Friday, November 19, 2004

sigh

just changed the music.. hmm.. see? music alone affects my emotions. why do i have to do this anyway? Shall look for some utterly depressing fics to read later. Depressing and more depressing. Like always. hmm.. sigh obsessionz! I want my naruto back! but couldn't download it anymore! NO IDEA!bittorrent is just suddenly not working for me. or my comp. And I took like.. over days and days that time to download all! Nah. .forget it. forget all about animes! sigh. just think that.. well everyone's family arg.. home is better than mine. At least they talk and do stuff. I don't talk to anyone at all. maybe my mother, a few sentences and i can't wait to shut her up. Today was like sitting with her at the bus stop and since i sat on the right and she's facing right, keep feeling that she's looking at me- well observing.
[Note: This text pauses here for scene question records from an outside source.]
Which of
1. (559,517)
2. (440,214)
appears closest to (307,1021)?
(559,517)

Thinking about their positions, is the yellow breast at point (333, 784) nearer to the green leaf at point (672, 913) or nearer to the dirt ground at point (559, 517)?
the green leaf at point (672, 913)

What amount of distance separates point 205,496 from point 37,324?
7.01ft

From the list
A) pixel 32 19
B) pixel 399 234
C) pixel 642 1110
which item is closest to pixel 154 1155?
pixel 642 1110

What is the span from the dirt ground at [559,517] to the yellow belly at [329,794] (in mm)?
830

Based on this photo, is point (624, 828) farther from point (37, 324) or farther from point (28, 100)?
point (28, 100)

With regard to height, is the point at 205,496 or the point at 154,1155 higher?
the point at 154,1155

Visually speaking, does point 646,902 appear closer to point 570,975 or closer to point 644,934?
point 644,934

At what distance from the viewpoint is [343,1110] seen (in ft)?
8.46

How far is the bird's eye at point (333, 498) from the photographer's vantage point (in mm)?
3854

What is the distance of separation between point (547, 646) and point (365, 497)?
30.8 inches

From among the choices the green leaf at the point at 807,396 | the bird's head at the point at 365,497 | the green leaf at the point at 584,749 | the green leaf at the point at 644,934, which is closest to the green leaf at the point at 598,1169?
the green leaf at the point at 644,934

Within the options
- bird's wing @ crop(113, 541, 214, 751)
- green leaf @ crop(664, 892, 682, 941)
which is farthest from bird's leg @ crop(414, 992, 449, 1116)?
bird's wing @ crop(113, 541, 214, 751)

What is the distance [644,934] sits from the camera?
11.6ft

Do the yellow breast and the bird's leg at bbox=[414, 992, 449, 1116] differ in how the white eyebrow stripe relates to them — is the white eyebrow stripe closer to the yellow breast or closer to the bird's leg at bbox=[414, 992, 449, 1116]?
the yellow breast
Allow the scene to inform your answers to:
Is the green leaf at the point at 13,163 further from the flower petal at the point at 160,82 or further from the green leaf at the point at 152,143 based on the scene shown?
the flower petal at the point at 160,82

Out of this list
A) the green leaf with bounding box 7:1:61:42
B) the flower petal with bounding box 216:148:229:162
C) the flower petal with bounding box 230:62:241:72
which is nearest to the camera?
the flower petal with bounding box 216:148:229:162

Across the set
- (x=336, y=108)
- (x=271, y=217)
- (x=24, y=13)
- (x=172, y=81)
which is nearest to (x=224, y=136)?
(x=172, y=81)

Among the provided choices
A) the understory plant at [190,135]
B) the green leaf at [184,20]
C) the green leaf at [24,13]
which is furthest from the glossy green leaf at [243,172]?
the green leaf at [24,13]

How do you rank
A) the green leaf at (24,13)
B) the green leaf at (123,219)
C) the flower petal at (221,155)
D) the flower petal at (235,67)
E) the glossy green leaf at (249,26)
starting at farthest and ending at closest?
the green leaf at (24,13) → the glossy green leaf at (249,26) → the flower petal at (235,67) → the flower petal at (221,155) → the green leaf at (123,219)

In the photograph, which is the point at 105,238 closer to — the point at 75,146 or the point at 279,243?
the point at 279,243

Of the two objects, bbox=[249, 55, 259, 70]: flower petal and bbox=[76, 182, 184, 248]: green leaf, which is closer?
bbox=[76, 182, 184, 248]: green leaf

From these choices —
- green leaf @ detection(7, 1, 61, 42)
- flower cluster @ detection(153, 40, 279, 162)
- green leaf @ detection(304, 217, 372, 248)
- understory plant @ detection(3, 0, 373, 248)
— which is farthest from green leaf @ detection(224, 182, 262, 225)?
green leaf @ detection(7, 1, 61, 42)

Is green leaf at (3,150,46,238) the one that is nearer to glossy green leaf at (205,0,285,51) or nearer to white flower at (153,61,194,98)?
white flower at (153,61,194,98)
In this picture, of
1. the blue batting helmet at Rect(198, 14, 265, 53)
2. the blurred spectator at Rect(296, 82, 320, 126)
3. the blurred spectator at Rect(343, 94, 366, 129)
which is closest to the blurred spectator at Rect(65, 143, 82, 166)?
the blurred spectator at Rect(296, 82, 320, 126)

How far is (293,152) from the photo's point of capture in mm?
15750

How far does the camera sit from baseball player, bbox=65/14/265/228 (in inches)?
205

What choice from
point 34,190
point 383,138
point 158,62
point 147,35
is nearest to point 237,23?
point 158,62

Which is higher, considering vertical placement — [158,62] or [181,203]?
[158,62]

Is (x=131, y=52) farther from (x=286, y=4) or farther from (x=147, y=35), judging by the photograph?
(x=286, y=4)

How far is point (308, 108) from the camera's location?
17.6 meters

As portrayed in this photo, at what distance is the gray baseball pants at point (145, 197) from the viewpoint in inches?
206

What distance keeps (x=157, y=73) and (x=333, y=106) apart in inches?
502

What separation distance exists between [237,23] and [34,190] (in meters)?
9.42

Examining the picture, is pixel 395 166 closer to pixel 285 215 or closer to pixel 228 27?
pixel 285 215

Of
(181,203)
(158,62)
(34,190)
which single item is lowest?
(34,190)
It's kinda stupid. gck dumb. julia aways does that too when she thinks i'm angry or whatsoever. But.. just don't like people doing it. someone scanning your face or posture for something. bleh. it's not like i have anything on my face since.. i think that most of the time i have a blank face. See? just how selfish I AM. Blabbering non-stop about MYSELF. and thats the only thing I can do in this stupid blog. Ack. went off the line.. what was i typing about earlier? oh yea.. family.... home.. dum..dum.. nothing to say. forget it then. know.. reading fics 'hurt' well.. mine do. back to the topic. it's best when i really can feel the pain i think. Well.. like i always do. guess it's called masochism. but hey.. i thought i was sadistic? heh. oh well, then so be it. THIS IS MAD! darn. can't be. i go berserk a moment and the next time everything's fine and okay. nothing is wrong at all in the beginning so it's all an illusion huh? hmm.. sigh~ i'm just a ehehe.. SELFISH brat. hmm.. this is bad.. it is. chk. sigh.. nah.. time for fics! hehee! bye! bye talking to myself! bye everything!